“Oh. Well… you know, I’ve loved this body since the moment I first saw it. You’re the perfect vessel, Dean. You give a girl all sorts of nasty ideas. So go ahead and play hard to get, and I’ll peel off this “no demons allowed” tattoo and blow smoke up your ass. […] It can get worse. Trust me. ‘Cause once I’m on top, I’ll make you watch. And I’ll use your body. Have you ever felt an infant’s blood drip down your chin? Or listened to a girl scream as you rip her guts out? Because you will. You and me, lover. We’ll have a grand old time.” -This scene
During this scene, my dear friend Amber and I were absolutely left uncomfortable by everything Abaddon says. We both discussed how it made us feel that cold feeling in your gut after you see something disturbing on television, because to us that WAS disturbing. In my mind, everything she said is undeniably ‘rapist’ type language, if not a full on rape threat.

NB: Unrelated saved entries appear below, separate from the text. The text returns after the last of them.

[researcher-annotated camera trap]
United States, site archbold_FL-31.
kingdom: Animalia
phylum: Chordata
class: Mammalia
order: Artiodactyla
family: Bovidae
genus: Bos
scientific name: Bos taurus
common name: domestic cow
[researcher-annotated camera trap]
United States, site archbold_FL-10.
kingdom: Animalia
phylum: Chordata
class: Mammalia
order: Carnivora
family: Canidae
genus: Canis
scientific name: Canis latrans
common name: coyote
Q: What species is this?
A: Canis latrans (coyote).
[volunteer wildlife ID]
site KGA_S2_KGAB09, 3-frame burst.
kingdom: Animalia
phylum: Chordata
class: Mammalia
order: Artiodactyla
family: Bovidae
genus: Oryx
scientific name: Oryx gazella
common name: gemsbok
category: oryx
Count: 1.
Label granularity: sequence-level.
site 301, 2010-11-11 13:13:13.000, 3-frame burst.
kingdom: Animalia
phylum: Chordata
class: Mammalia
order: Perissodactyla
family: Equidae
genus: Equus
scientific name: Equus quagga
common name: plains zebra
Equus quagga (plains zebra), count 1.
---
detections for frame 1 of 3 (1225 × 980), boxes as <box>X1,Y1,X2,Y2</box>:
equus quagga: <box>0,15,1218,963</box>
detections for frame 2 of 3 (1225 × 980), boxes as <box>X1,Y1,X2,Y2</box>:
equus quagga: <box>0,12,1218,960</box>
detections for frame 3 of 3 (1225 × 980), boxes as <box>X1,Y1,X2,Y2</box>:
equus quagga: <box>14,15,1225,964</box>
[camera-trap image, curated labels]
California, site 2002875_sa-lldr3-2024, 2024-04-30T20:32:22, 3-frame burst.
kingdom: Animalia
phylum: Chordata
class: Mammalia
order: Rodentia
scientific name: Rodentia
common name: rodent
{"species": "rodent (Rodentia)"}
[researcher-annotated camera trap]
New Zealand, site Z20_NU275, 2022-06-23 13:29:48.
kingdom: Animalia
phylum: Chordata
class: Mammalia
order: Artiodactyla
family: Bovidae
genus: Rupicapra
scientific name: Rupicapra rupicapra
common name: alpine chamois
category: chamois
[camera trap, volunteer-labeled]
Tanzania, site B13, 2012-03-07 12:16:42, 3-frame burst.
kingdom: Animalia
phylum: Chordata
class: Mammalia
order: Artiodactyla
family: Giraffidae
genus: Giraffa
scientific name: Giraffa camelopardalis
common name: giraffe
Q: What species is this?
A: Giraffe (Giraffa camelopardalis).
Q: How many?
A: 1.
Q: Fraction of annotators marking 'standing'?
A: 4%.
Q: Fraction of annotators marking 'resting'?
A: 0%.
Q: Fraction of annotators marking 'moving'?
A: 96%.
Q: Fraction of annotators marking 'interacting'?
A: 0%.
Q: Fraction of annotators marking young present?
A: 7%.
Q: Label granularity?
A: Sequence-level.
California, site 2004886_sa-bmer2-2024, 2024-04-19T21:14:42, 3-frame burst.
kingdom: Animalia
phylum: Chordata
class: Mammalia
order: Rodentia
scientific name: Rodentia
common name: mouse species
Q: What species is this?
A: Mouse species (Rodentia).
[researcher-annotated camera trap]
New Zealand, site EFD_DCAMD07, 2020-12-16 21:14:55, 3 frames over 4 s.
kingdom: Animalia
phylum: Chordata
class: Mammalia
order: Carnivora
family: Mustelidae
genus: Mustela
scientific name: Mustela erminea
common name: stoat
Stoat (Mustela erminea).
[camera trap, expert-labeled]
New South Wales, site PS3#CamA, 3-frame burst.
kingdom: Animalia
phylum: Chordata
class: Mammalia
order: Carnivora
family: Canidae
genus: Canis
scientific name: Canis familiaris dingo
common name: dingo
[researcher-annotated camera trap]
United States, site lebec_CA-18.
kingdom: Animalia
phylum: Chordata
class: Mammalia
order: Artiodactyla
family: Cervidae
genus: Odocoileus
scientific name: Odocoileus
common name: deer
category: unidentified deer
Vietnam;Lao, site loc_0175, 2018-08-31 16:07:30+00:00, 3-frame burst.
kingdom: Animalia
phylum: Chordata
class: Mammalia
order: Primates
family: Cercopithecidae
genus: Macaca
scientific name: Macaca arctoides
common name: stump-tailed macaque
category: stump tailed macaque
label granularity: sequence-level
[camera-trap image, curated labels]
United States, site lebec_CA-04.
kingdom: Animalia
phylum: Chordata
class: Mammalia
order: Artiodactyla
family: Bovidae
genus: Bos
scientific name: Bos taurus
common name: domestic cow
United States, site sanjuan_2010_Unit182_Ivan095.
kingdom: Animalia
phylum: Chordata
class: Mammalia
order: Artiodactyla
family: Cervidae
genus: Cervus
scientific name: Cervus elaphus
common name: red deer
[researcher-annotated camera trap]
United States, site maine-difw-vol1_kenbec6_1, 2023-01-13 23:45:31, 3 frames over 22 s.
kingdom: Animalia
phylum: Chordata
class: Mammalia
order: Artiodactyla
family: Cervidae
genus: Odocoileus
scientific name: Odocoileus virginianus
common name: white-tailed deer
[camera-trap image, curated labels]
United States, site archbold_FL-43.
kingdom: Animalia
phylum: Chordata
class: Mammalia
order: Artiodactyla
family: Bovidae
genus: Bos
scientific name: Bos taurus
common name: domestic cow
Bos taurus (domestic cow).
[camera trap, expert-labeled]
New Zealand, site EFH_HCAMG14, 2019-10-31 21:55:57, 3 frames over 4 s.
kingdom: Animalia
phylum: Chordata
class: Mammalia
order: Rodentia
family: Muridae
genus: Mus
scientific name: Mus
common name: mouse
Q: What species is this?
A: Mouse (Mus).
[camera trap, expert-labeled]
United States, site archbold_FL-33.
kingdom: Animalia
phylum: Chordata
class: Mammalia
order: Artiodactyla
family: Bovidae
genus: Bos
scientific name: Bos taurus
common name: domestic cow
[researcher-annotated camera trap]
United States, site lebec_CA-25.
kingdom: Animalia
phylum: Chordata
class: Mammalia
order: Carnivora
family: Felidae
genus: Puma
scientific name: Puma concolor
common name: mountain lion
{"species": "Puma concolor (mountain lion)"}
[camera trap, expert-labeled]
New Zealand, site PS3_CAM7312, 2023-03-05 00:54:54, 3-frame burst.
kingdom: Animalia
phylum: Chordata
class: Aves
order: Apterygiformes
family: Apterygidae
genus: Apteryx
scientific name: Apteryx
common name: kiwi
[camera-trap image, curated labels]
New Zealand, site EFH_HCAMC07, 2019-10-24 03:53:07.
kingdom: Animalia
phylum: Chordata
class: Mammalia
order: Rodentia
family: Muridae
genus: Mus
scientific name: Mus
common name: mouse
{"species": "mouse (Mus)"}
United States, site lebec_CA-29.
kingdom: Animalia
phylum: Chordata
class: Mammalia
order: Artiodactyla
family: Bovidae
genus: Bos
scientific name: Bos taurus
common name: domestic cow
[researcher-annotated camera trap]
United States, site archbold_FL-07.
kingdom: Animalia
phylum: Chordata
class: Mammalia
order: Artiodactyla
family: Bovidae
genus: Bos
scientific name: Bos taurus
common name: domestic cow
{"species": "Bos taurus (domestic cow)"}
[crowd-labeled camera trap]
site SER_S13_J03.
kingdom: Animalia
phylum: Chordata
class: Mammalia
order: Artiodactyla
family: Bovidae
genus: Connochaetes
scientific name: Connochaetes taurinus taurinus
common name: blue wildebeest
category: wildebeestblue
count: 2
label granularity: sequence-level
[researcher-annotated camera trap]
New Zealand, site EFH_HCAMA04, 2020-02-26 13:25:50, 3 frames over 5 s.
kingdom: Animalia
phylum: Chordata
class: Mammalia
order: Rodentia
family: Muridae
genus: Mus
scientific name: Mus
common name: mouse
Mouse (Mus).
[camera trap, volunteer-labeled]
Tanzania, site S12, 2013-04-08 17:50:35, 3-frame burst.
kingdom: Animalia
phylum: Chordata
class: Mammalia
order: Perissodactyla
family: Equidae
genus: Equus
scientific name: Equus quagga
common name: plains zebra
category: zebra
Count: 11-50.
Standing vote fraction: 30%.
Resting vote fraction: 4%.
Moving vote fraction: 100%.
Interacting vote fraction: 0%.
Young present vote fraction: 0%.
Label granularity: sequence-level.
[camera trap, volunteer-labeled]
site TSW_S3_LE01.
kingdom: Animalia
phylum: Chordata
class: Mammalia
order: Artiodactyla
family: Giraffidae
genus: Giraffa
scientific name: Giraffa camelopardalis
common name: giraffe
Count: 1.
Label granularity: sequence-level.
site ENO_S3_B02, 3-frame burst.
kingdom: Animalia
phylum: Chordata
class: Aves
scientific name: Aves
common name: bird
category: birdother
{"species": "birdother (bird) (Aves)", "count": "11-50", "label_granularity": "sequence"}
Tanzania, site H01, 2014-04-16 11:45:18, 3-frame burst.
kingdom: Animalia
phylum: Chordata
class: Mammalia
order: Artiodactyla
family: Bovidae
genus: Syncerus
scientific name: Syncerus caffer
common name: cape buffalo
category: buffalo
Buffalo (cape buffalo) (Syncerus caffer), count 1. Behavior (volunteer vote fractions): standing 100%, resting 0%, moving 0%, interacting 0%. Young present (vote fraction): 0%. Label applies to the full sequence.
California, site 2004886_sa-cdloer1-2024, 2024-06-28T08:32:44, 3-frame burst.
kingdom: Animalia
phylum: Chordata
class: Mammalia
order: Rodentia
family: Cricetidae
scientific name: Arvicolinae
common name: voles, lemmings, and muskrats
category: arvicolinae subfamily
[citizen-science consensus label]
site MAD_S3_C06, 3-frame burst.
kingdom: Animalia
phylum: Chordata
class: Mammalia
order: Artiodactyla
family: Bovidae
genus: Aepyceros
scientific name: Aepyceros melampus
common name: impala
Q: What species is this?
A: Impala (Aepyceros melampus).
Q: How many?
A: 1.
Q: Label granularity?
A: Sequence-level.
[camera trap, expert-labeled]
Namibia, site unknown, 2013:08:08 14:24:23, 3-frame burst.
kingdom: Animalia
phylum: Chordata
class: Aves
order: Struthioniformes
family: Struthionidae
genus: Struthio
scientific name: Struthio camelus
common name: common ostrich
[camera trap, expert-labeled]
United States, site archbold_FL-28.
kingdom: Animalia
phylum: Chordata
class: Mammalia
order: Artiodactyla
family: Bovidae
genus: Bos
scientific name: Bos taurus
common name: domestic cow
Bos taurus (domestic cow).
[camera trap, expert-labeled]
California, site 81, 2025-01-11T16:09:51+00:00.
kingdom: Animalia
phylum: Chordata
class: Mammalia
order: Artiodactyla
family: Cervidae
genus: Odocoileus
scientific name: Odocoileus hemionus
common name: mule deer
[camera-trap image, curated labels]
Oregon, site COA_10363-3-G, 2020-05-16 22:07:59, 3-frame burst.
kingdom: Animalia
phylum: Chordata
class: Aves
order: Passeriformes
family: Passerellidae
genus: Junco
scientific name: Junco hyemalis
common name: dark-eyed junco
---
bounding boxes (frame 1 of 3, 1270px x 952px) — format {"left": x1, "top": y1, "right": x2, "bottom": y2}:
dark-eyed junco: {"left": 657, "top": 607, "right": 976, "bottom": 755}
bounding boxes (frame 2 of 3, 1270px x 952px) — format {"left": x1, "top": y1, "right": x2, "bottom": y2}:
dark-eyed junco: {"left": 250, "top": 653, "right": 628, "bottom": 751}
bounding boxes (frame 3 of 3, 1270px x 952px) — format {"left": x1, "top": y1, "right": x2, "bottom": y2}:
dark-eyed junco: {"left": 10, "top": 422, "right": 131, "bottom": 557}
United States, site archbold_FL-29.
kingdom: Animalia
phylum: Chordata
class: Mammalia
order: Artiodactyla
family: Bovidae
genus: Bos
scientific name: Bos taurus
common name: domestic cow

However, after this episode ended we went online and found terrifying numbers of other fans talking about how ‘the sexual tension could be cut with a knife’ or ‘OMG that was so flirty!’. In fact, a quick google search didn’t find a single post or fan discussion on how rapey that scene was.
Another example in which the writer and many of the viewers seem to either not believe a male character is the victim of rape or choose to ignore it would be Derek Hale from Teen Wolf. In the two and a half series that have been released so far, his story includes:
- Being a victim of pedophilia (ephebophilia if you want to get technical; he was 16 and she was 22) and statutory rape at the hands of the woman who murdered his family.
- Being the victim of what would legally be considered rape due to lack of capacity to consent by the woman who helped him home after finding him severely injured, suffering extreme blood loss, and barely conscious.
- Many other non-sexual but non-consensual uses of his body (such as being used as an instrument of murder by having his claws held in place while someone else impales his friend on them).
This isn’t the forum for discussion on real life attitudes towards female-on-male rape/rape threats, but this isn’t an isolated incident in modern television/film/other modern media. There are numerous cases of a male character being the victim of rape/rape threats by a female character for which the scene is either played off for laughs, or entirely ignored.
The attitudes by writers and viewers alike at failing to see a male character as the victim of rape is extremely discomforting.